I don't think frames have anything to do with this, except that it
makes it easier to fail to notice that a misbehaving program has
changed buffer point on you.
ms> Now, it makes sense if the selected window *of the selected
ms> frame* maintains that invariant, but not for *all* frames.
That's easy for you to say. Now turn it into a coherent specification
of a unique point associated to a buffer. And it has to be a unique
point: the OP is talking about a case where all frames containing
windows displaying that buffer have been closed, so a frame ->
frame-buffer-point mapping makes no sense.
Note first that if a window is still open, its point doesn't move.
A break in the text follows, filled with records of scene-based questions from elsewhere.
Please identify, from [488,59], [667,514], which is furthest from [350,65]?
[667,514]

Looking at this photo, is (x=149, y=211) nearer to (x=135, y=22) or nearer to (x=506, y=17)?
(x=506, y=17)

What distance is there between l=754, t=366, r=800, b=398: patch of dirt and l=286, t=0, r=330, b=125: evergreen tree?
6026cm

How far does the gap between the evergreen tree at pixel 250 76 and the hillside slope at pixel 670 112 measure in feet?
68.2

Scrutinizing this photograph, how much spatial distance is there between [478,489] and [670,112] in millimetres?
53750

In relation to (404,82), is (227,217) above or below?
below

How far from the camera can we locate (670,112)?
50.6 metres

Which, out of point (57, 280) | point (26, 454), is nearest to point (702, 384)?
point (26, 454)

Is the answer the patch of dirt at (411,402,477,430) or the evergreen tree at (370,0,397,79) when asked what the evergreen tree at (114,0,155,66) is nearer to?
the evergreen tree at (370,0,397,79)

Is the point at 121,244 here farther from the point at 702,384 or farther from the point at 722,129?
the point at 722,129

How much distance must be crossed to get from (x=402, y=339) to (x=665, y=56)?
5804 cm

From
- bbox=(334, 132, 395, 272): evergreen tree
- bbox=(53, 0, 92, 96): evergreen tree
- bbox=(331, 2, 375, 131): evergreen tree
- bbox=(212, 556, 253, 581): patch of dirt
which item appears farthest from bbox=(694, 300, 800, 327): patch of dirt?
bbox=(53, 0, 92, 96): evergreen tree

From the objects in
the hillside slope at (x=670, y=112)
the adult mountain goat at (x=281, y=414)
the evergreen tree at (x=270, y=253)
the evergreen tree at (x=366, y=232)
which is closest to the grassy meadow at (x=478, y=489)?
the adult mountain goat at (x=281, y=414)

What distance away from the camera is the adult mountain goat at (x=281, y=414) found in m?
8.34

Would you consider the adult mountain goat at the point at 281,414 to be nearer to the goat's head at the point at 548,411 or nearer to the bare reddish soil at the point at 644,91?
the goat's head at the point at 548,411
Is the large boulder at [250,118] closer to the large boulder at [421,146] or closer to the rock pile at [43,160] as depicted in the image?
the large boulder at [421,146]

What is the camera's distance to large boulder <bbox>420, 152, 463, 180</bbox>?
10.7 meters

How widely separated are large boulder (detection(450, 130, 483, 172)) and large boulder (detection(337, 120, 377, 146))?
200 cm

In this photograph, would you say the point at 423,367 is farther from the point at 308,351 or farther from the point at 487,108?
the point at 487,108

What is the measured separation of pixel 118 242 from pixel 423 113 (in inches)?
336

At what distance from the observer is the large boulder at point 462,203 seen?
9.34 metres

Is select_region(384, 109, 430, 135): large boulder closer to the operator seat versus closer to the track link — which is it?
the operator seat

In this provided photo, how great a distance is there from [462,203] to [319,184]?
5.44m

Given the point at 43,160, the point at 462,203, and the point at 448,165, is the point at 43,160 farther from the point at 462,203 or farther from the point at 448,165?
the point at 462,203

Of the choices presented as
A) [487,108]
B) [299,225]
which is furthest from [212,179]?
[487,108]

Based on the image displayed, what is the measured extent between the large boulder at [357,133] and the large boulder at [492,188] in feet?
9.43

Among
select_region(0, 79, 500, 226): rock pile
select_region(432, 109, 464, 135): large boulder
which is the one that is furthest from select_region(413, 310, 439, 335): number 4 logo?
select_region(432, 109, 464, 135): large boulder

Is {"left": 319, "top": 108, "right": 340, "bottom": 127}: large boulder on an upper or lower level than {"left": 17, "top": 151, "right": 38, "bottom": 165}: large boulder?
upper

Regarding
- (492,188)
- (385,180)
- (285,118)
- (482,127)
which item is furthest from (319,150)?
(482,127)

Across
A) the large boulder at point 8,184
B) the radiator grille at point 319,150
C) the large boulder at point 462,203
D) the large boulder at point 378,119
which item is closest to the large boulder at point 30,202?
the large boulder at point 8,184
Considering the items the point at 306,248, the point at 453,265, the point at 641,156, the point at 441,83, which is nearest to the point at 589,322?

If
you don't select the window, you don't see point. When you select
that window, buffer point moves there. So what you're saying,
apparently, is that if you close that frame when the window is
_un_selected, in some cases that should move buffer point to the
unselected window's point. Huh?? How is XEmacs supposed to guess
when that is appropriate?
If it is the window point-buffer point synchronization that is causing
his problem, it must be the case that the last selected window
displaying that buffer was not the one he considers the "principal
view" of that buffer. I don't see how XEmacs can intuit which is the
"principal view"---most recently selected window is a simple rule that
will get it right almost all of the time. (Unless there are apps that
are selecting windows on buffers behind the user's back. Shouldn't
they be using `save-excursion'? Or an indirect buffer?)
Nor will the heuristic of keeping a per-frame list of buffer points
and using the last one closed get this right, because that will often
override the user's explicit last selection. This would force users
to close frames, maybe even windows, in a specific order (namely, the
window whose point they want saved in the buffer's point last).